(Dataset items)
Start of Block

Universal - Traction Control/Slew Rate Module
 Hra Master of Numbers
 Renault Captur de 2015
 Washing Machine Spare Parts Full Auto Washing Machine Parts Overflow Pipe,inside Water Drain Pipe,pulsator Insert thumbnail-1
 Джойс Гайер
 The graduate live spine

End of Block
Start of Block

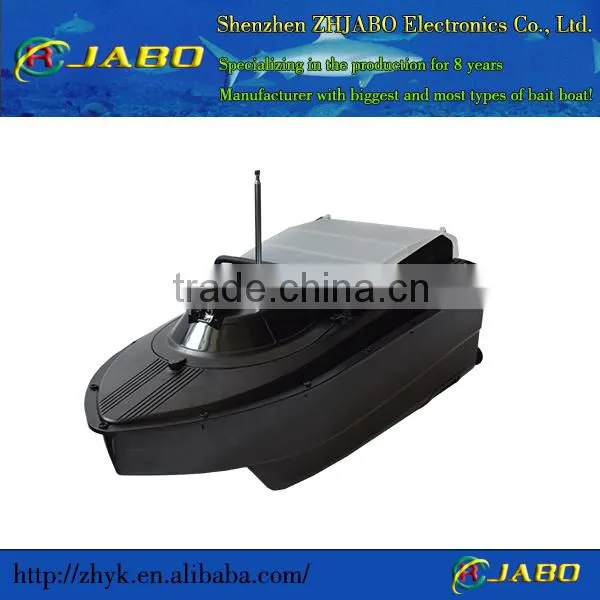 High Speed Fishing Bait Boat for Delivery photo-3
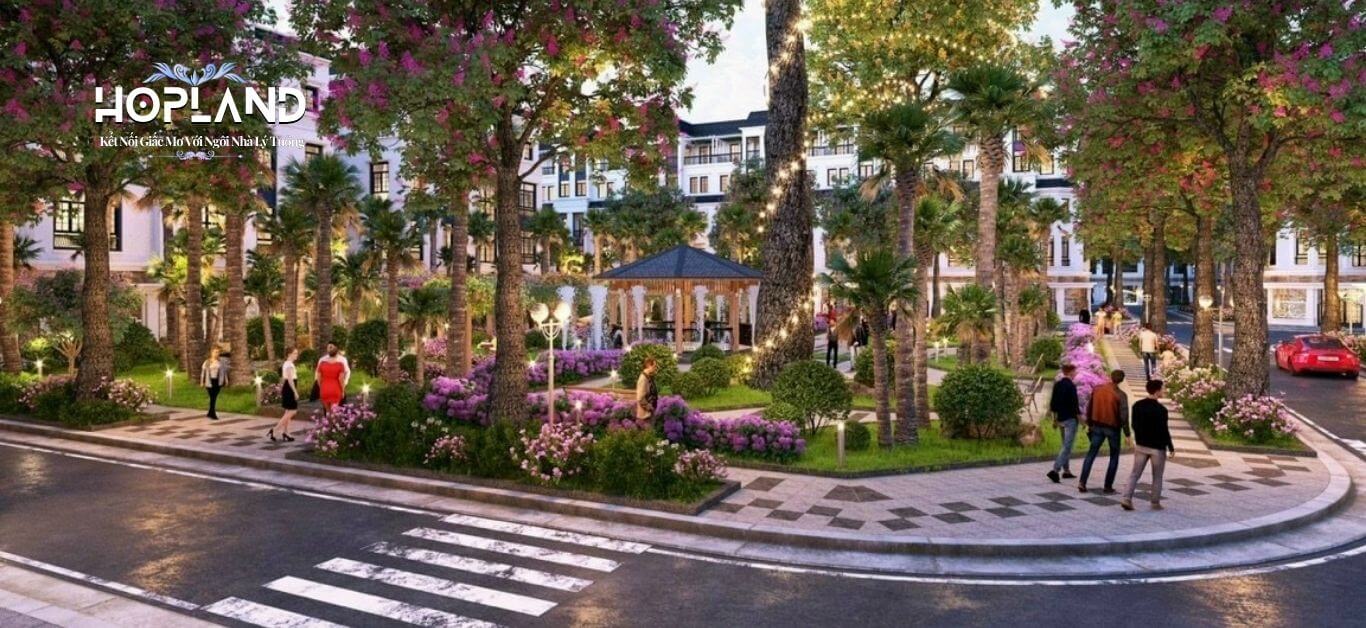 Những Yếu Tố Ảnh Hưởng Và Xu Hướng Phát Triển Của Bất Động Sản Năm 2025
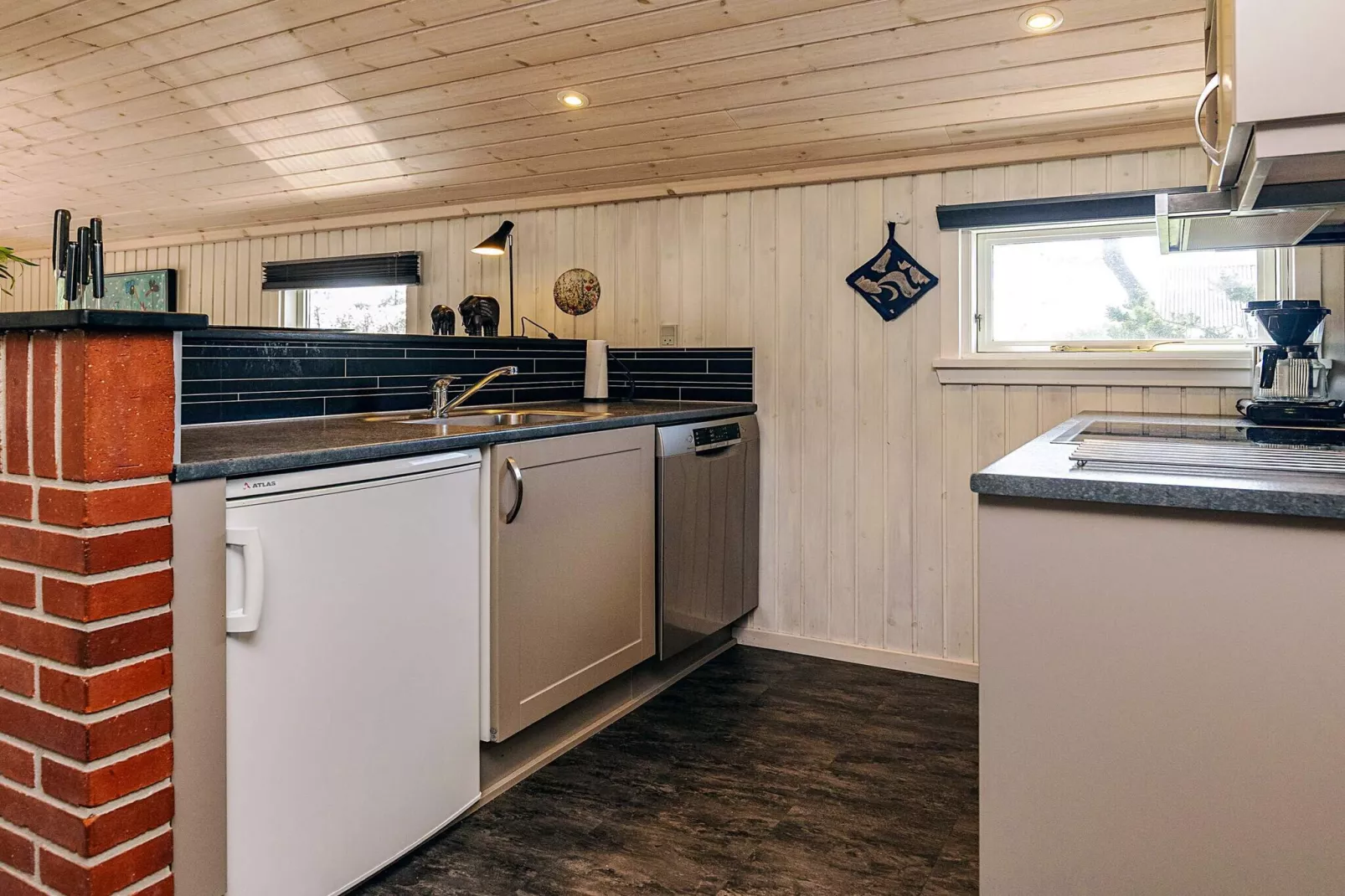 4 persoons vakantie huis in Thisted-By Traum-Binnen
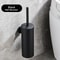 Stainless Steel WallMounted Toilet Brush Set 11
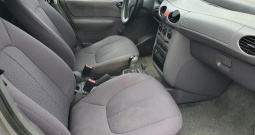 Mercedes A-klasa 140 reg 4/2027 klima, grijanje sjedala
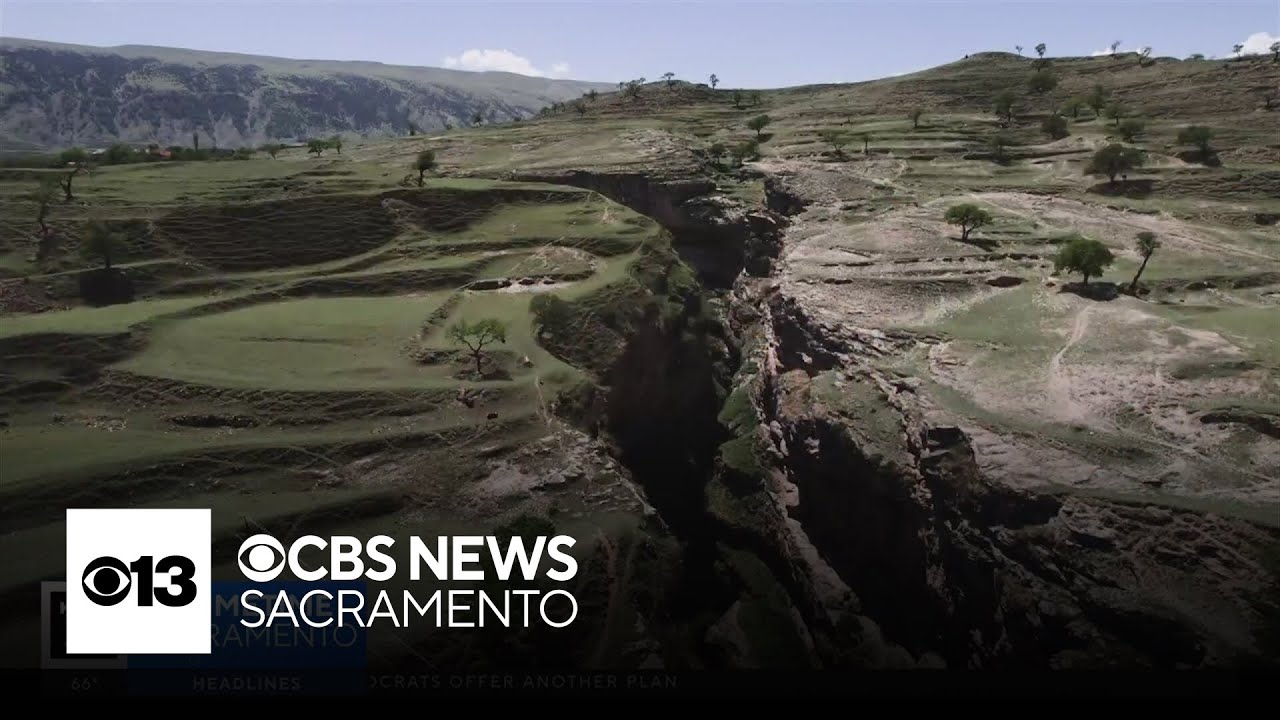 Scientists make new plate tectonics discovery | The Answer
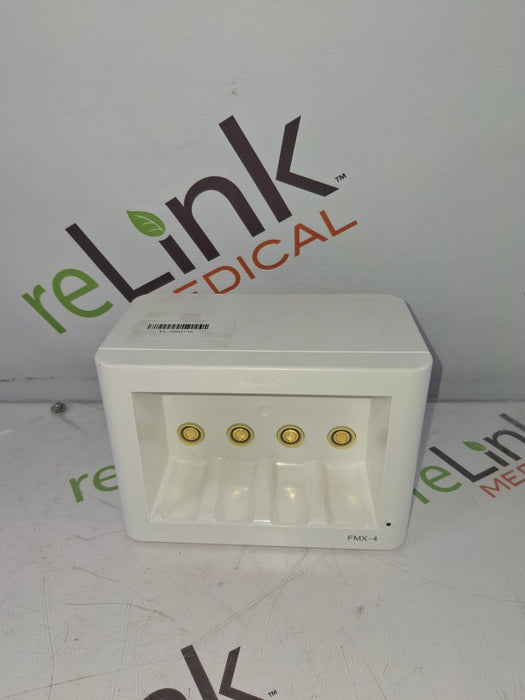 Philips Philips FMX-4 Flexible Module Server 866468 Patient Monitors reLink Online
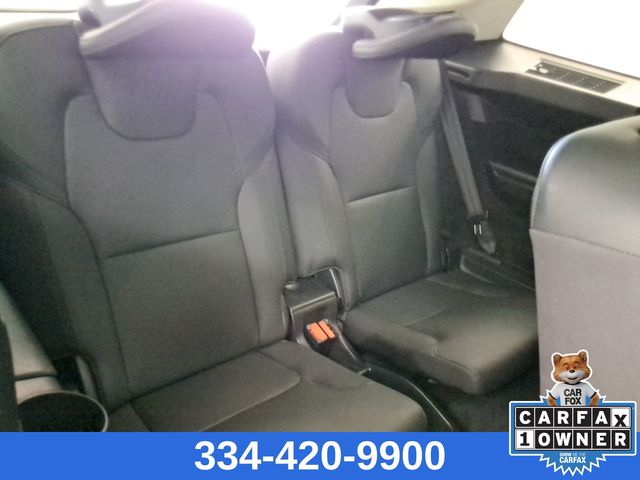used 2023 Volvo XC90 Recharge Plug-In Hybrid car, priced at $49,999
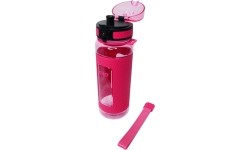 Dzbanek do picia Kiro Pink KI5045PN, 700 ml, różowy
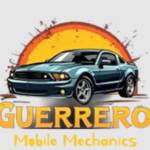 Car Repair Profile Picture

End of Block

Look above for the line with "Những Yếu Tố" and the line with "Scientists make new", then restate exactly those two lines and all lines between them, with no pictures.

• Solution for this task:
 Những Yếu Tố Ảnh Hưởng Và Xu Hướng Phát Triển Của Bất Động Sản Năm 2025
 4 persoons vakantie huis in Thisted-By Traum-Binnen
 Stainless Steel WallMounted Toilet Brush Set 11
 Mercedes A-klasa 140 reg 4/2027 klima, grijanje sjedala
 Scientists make new plate tectonics discovery | The Answer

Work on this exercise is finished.